Голова была центром главного зала, она возвышалась на темном параллелепипеде не слишком высоко, но как-то очень значимо – очень солидно и крепко сидела голова на каменном постаменте.
Голова была нейтрального серого цвета, стирающего все предполагаемые эмоции. Предполагаемые – потому что их, в общем-то, и так не было обозначено на лице Головы, но цвет усиливал ее нейтральность, равнодушие к копошащимся под Головой людям, подчеркивал уверенность Головы в собственной значимости и в правильности выбранного Головой пути.
Живой прототип Головы, точнее, давно уже не живой, но когда-то все-таки дышащий, разговаривающий, машущий руками, кричащий с дворцовых балконов и топающий ногами, пьющий пиво в женевских кафе, сосредоточенно строчащий бесчисленное количество статей, тезисов, докладов, памфлетов, занимающийся любовью, трясущийся в автомобиле по московским улицам, живой прототип, конечно, эмоциями обладал.
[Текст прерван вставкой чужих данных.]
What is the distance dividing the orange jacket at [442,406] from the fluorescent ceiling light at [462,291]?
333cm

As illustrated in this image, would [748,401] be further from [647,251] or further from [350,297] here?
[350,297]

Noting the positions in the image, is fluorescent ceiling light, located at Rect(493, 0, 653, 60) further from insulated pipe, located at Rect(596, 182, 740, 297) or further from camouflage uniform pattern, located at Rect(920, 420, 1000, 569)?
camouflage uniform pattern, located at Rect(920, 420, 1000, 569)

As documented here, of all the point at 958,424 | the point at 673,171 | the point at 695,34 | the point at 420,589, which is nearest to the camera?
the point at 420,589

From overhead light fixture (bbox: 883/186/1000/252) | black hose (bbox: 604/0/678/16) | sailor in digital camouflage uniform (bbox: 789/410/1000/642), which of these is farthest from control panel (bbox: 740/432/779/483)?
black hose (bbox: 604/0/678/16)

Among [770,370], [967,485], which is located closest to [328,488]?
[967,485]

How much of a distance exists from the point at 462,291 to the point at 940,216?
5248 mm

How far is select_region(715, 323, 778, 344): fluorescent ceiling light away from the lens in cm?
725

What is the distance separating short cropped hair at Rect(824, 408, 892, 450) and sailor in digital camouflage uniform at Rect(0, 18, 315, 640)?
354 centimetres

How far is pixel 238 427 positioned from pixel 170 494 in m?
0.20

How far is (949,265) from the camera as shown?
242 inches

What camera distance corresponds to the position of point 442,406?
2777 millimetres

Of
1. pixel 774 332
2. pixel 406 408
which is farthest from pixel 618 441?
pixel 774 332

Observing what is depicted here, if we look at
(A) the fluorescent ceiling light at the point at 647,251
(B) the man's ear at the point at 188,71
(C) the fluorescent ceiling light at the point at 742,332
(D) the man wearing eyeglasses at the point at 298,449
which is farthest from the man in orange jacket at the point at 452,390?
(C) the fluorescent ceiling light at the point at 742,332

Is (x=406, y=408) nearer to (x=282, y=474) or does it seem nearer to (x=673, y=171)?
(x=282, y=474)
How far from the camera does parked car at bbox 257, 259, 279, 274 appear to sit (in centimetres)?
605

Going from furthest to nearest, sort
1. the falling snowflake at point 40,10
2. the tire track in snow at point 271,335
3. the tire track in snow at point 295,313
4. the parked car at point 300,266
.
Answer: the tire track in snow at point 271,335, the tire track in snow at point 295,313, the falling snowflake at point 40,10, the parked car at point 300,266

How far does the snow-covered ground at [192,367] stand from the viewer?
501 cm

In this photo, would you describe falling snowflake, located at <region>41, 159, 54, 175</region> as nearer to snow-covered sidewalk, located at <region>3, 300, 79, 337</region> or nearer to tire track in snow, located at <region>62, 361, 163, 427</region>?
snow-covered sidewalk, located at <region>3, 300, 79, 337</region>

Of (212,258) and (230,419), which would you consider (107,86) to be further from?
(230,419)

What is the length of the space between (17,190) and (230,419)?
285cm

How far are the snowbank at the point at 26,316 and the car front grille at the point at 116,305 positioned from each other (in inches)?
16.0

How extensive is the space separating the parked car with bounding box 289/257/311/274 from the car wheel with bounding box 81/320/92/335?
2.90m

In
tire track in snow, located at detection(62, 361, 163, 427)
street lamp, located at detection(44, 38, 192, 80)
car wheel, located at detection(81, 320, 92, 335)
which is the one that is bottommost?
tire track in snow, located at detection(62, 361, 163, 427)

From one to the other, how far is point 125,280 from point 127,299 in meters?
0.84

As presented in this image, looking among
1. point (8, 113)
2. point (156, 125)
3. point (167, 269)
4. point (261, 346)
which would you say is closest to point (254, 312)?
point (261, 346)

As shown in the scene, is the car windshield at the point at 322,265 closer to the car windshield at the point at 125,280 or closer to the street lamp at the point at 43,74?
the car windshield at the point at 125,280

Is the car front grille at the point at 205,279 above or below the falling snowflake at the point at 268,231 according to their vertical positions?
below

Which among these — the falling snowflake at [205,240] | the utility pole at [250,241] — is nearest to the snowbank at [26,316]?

Даже больше чем нужно было у него эмоций. Слишком был эмоционален. Но задачи прототипа и Головы были совершенно разные. Прототип решал проблемы, Голова их решила. Прототип ломал, строил и снова ломал, перекраивал уже сделанное на новый лад, юлил, хитрил, садился сразу на два стула, проскальзывал ужом между сходящимися жерновами опасности, Голове же все это было ни к чему. Голова являлась символом стабильности и хорошо выполненной работы. Настолько хорошо, что результат этой работы менять не следовало. Ни к чему было что-то менять. Опасно было менять. Категорически нельзя. Под страхом смерти – кого угодно и скольких угодно – нельзя. Сотни тысяч Голов и Головок, разбросанных по стране, закатившихся в самые дальние и потаенные ее уголки, словно грузила, удерживали над страной невидимую сеть, под которой, в тине, тихо спали старики и дети, солдаты и матросы, мужчины и женщины, воры и милиция – спали и знали, что Головы хранят их покой.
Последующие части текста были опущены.